• **CONSIGNE 1**
D'après le texte sur Hell is Us, qu'advient-il des ennemis en cas de game over ?
• **CONSIGNE 2**
Recopiez mot pour mot le passage du texte sur Hell is Us qui va de "Mais Hell is" jusqu'à "kit de soin.".
• **CONSIGNE 3**
Écrivez la suite du texte sur Hell is Us à partir de sa dernière phrase.

• **EXTRAIT DU TEXTE**
--

Mais Hell is Us s’éloigne radicalement de la formule classique des soulslike par son âpreté. Les combats savent être tendus, sans jamais sombrer dans le punitif par un simple détail : il n’y a pas de réapparition des ennemis en cas de game over (et pas de simili feu de camps non plus). Ils intègrent également une mécanique de récupération de vie dans un principe qui rappelle un peu Bloodborne. À chaque coup, les monstres dégagent une substance que l’on peut aspirer pour récupérer un petit pourcentage de points de vie. En jouant bien (ou pas trop mal), il est possible de se soigner constamment et se sortir des pires situations même sans kit de soin.

--

• **DONNÉES ENREGISTRÉES**
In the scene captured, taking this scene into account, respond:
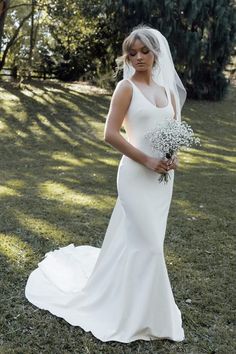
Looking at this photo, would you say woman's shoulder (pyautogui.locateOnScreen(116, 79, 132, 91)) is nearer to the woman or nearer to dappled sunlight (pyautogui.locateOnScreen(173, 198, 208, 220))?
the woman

--

• **RÉPONSE 1**
Ils ne réapparaissent pas.

• **RÉPONSE 2**
Mais Hell is Us s’éloigne radicalement de la formule classique des soulslike par son âpreté. Les combats savent être tendus, sans jamais sombrer dans le punitif par un simple détail : il n’y a pas de réapparition des ennemis en cas de game over (et pas de simili feu de camps non plus). Ils intègrent également une mécanique de récupération de vie dans un principe qui rappelle un peu Bloodborne. À chaque coup, les monstres dégagent une substance que l’on peut aspirer pour récupérer un petit pourcentage de points de vie. En jouant bien (ou pas trop mal), il est possible de se soigner constamment et se sortir des pires situations même sans kit de soin.

• **RÉPONSE 3**
Hell is Us se veut plus abordable, ce qui a une incidence sur l’exploration à laquelle on s’adonne bien plus volontiers et c’est une très bonne chose tant le jeu regorge de mystères à découvrir. C’est d’ailleurs l’une de ses spécificités : en parallèle de son axe principal, il propose des quêtes annexes (souvent des PNJ qui ont besoin d’un objet spécifique perdu quelque part) et une myriade de coffres cachés et de salles secrètes parfois très complexes à atteindre. Dans la lignée des premiers Silent Hill et Resident Evil, Hell is Us adore mettre sur notre route des puzzles et énigmes à base de codes, de clés et de poèmes cryptiques. Dans certaines régions, la proportion de puzzles dépasse même celle des combats. Ils sont de qualité inégale, mais certains savent donner l’illusion que l’on est très intelligent. C’est surtout dans son contenu subsidiaire que le jeu s’autorise à rendre ses indices plus complexes et ses énigmes tortueuses, au point qu’un petit calepin ne sera pas de trop par moment. Celles et ceux qui auront à cœur d’en percer tous les secrets auront donc de quoi faire en complément d’une aventure déjà très généreuse et bourrée de surprises stupéfiantes.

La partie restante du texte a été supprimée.